The capsule networks (CapsNet) is a promising domain in deep learning, which can effectively solve the fatal shortcomings of Convolutional Neural Networks (CNNs), that is, the lack of the capability to represent the spatial relationship within feature map and the ability to encode corresponding positions. Yet its true potential is not fully realized thus far. Almost all kinds of CapsNet models, even if they only contain a few capsule layers, the model parameters have risen to the order of several million, which means that huge computer resources and training time are required. In this paper, we propose Multi-Head Self-Attention Capsule Network (MA-CapsNet) to address these drawbacks above. We design a lateral inhibition scheme to highlight the target capsule.

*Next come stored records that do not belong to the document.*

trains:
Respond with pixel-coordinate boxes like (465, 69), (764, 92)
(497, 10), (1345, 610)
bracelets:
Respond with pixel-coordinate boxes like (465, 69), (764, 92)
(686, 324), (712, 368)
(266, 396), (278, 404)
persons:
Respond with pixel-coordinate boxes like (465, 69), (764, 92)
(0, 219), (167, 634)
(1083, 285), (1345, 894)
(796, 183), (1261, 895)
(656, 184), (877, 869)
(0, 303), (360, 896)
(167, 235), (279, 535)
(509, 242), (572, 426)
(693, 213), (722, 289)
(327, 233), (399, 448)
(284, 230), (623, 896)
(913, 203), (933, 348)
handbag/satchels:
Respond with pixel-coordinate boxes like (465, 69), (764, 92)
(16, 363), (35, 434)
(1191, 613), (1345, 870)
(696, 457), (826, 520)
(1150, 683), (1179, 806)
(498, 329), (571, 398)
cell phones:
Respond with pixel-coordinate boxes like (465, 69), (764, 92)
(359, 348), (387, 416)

Compared with other CapsNet, we use multi-head self-attention to route capsules, instead of the recently popular tensor convolution routing and the old-fashion iterative routing, which reduces the parameters of the entire CapsNet to about 19k, less than 0.3% of the original CapsNet proposed by Hinton. Our routing mechanism strengthens the model's ability to focus on different positions in feature maps and expands the representation subspace of the attention layer. With MA-CapsNet, we surpass the state-of-the-art results in the field of CapsNet on MNIST, FashionMNIST, SmallNORB with least model parameters.